**WHAT THE EXERCISE ASKS**
Can you update the records below so that every "cycling jersey" becomes "cycling shirt", with everything else left unchanged and the pictures left out?

**DATA EXTRACT**

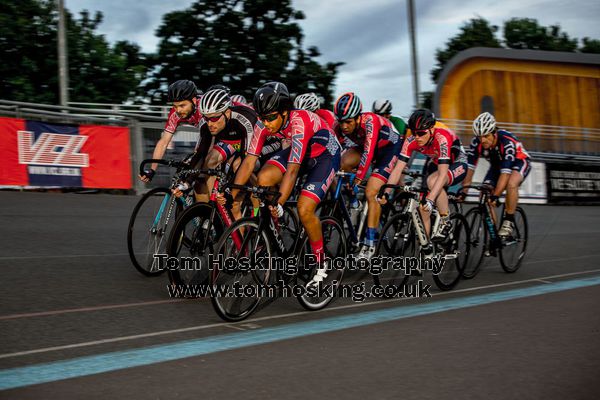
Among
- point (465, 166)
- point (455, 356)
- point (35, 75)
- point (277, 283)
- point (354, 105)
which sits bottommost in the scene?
point (455, 356)

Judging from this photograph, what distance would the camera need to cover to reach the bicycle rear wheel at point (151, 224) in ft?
22.7

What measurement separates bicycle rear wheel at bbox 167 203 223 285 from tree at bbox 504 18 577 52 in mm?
62342

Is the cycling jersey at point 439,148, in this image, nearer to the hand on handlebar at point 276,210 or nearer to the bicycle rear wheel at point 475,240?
the bicycle rear wheel at point 475,240

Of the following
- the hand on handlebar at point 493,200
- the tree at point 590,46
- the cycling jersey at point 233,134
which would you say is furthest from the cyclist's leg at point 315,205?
the tree at point 590,46

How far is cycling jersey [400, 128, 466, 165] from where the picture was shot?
7.64m

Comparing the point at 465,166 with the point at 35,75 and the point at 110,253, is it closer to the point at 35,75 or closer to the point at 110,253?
the point at 110,253

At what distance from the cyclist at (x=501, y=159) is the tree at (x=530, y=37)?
58.3 m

**CORRECT OUTPUT**
Among
- point (465, 166)
- point (455, 356)
- point (35, 75)
- point (277, 283)
- point (354, 105)
which sits bottommost in the scene?
point (455, 356)

Judging from this photograph, what distance would the camera need to cover to reach the bicycle rear wheel at point (151, 224) in ft?
22.7

What measurement separates bicycle rear wheel at bbox 167 203 223 285 from tree at bbox 504 18 577 52 in mm?
62342

Is the cycling shirt at point 439,148, in this image, nearer to the hand on handlebar at point 276,210 or nearer to the bicycle rear wheel at point 475,240?
the bicycle rear wheel at point 475,240

Of the following
- the hand on handlebar at point 493,200
- the tree at point 590,46
- the cycling shirt at point 233,134
which would you say is furthest from the cyclist's leg at point 315,205?
the tree at point 590,46

How far is cycling shirt [400, 128, 466, 165] from where the picture was shot?
7.64m

Comparing the point at 465,166 with the point at 35,75 and the point at 110,253, is it closer to the point at 35,75 or closer to the point at 110,253?
the point at 110,253

At what distance from the cyclist at (x=501, y=159) is the tree at (x=530, y=37)?
58.3 m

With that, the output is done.